In recent developments within the cryptocurrency market, Bitcoin (BTC) is nearing unprecedented price heights, with experts discussing the impact of a supply shock and the possibility of a next major surge reaching $150,000. This outlook comes as Bitcoin’s circulating supply is predominantly held by long-term investors, combined with increasing adoption by corporate treasuries. However, market participants are also cautioned about profit-taking risks that may accompany such significant price movements.

Bitcoin Approaches Record Highs on Supply Constraints

As of July 11, Bitcoin’s price closed in on approximately $118,000, marking a near all-time high. Analysts point to the fact that over 80% of Bitcoin’s total supply is in the hands of so-called “diamond hands” — long-term holders who resist selling despite market volatility. Cryptocurrency trader and analyst group Credible Crypto highlighted on July 8 that the current supply concentration among long-term holders stands at over 80%, a phenomenon only previously seen during two major bullish runs: from $43,000 to $73,000, and $58,000 to more than $105,000. This sustained holding behavior creates a supply shock, where minimal additional selling supply exists. In such a market environment, even slight surges in demand can propel prices sharply higher. Credible Crypto forecasts that the next price rally could surpass previous $50,000 gains, potentially pushing Bitcoin beyond the $150,000 threshold.

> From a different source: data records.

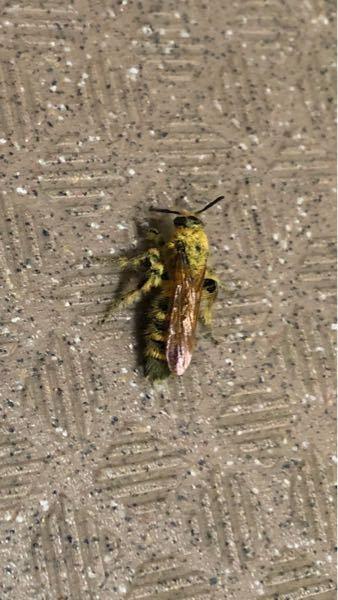 このハチみたいなのはなんていう虫ですか?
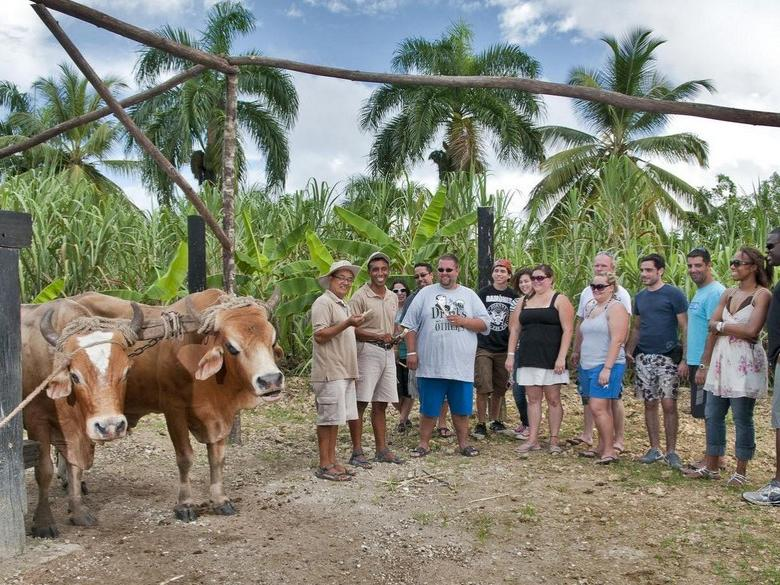 1-Day Bavaro Runners Experience Tour from Punta Cana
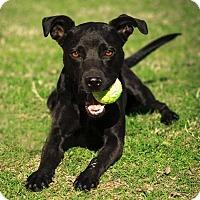 Adopt A Pet :: Star - Phoenix, AZ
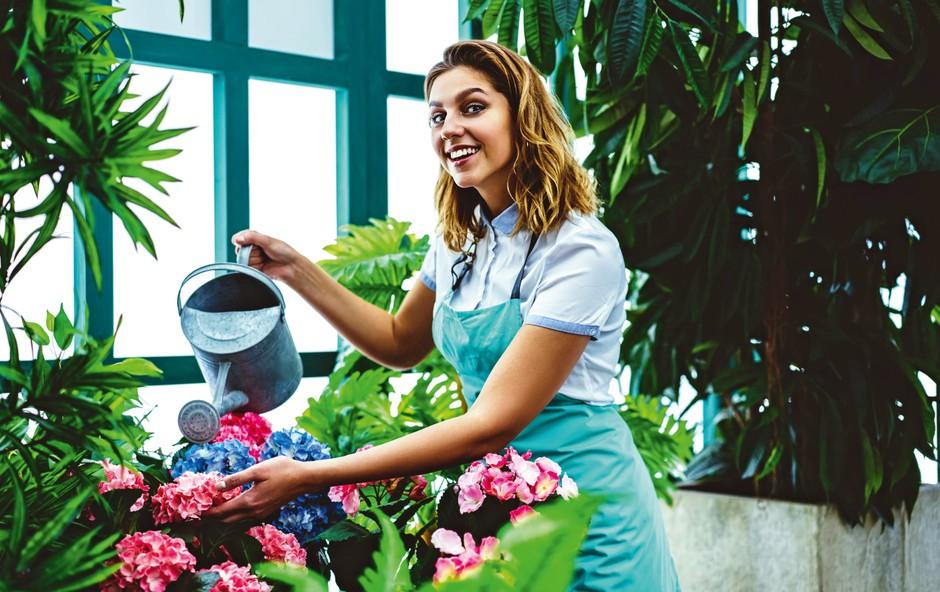 5 zvijač pri negi rož, ki prinesejo uspeh (foto: Shutterstock)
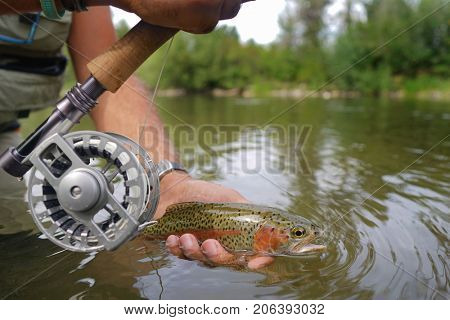 Closeup of rainbow trout caught by fly fisherman
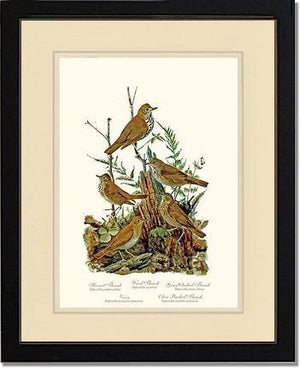 Bird Print: Thrushes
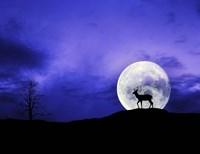 Big Moon Fine Art Print
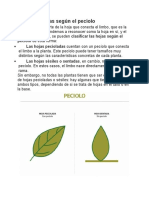Tipos de hojas según el pecíolo.docx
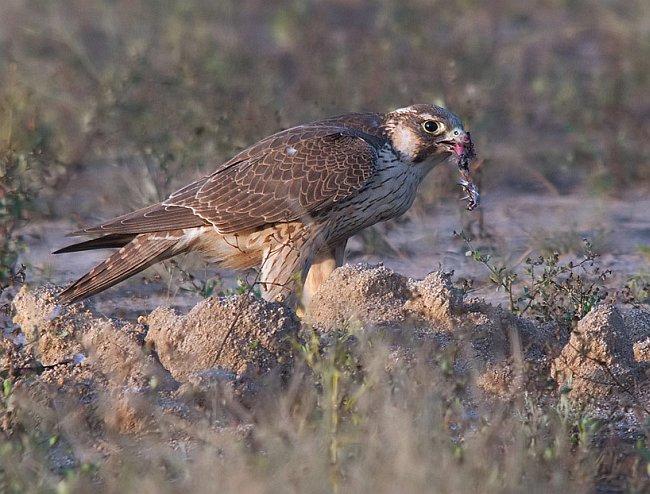 Falconiformes. sub Falconidae - sub fam Falconinae - gênero Falco - Página 2 Rensf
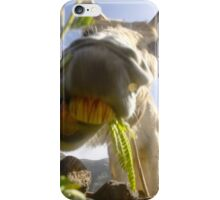 Funny Donkey head smiling iPhone Case/Skin
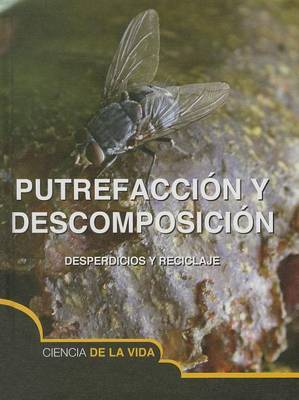 Putrefaccion y Descomposicion (Rot and Decay)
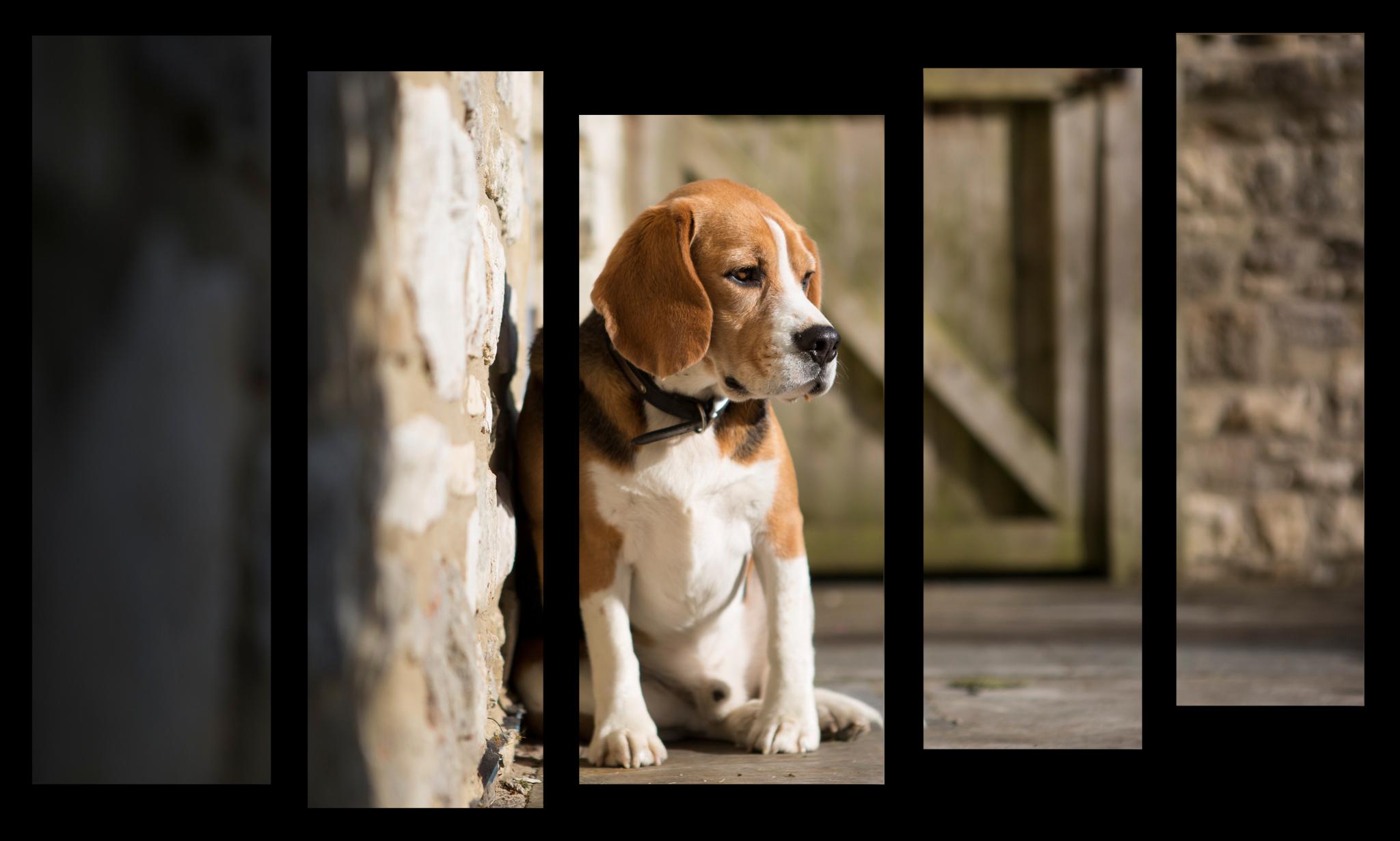 """Животные Модульная картина """"Грустная собака"""" М1027_M_загибы_100х65.png"""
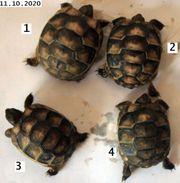 Breitrandschildkröte NZ 2020 Schildkröte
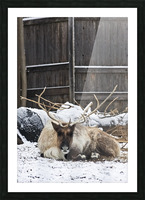 Enjoying the Snow  Caribou   Picture Frame print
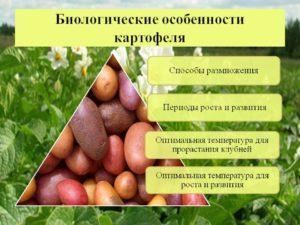 Бизнес на картофеле: особенности и перспективы развития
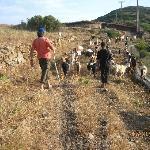 Goat herding on Marathi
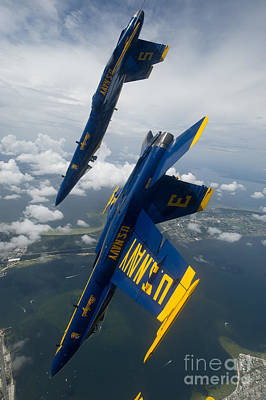 Red Roses - The Blue Angels over Pensacola Beach by Celestial Images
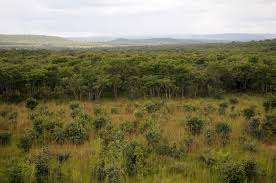 Government to restock Chibwe Forest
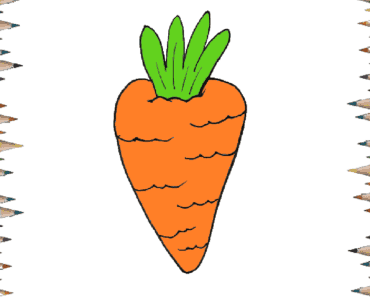 How to draw a carrot for kids - Carrot drawing and coloring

Corporate Treasury Adoption Accelerates Bitcoin Supply Squeeze

Adding momentum to the supply-side tightness are publicly listed companies increasingly turning to Bitcoin as a treasury asset. Strategy LLC holds over 597,325 BTC and is actively raising funds for additional purchases. In the second quarter of 2025 alone, prominent companies including Marathon Digital Holdings, MetaPlanet, and GameStop have collectively added 159,107 BTC to their balance sheets — a historic quarterly acquisition volume representing a 23.13% increase compared to the prior quarter.

This corporate accumulation further restricts Bitcoin’s available liquidity in the market and is seen as a key factor underpinning the supply shock dynamic. Industry watchers view this strong institutional interest as setting the stage for a significant market inflection.

Analysts Weigh in: Price Surge Potential Versus Profit-Taking Risks

While optimism about further upward price movement is strong, some analysts urge caution. Axel Adler Jr., an analyst with CryptoQuant, warns on July 9 that once long-term holders realize returns exceeding 300%, they tend to initiate sales. Given that the average current profit stands around 215%, the market is believed to be in a zone where orderly profit-taking and possibly large-scale selling by these holders could soon occur.

Further, Adler shared an analysis based on the MVRV (Market Value to Realized Value) ratio — a metric comparing Bitcoin’s market capitalization with its realized capitalization. Historical data over four years indicates that when MVRV reaches 2.75, Bitcoin prices hover near $130,900, marking the onset of significant selling pressure. This suggests that despite bullish fundamentals, Bitcoin could encounter resistance and correction phases.

Market Environment Supported by U.S. Regulatory Developments and Equity Gains

Bitcoin’s recent price rally coincides with broader positive market influences, including increased U.S. stock market gains and hints of regulatory easing by Federal Reserve officials. These factors have enhanced investor confidence, encouraging both retail and institutional participation in digital assets.

Moreover, supportive developments such as pending U.S. stablecoin regulation and increasing inflows into Bitcoin exchange-traded funds (ETFs) have bolstered market liquidity and accessibility.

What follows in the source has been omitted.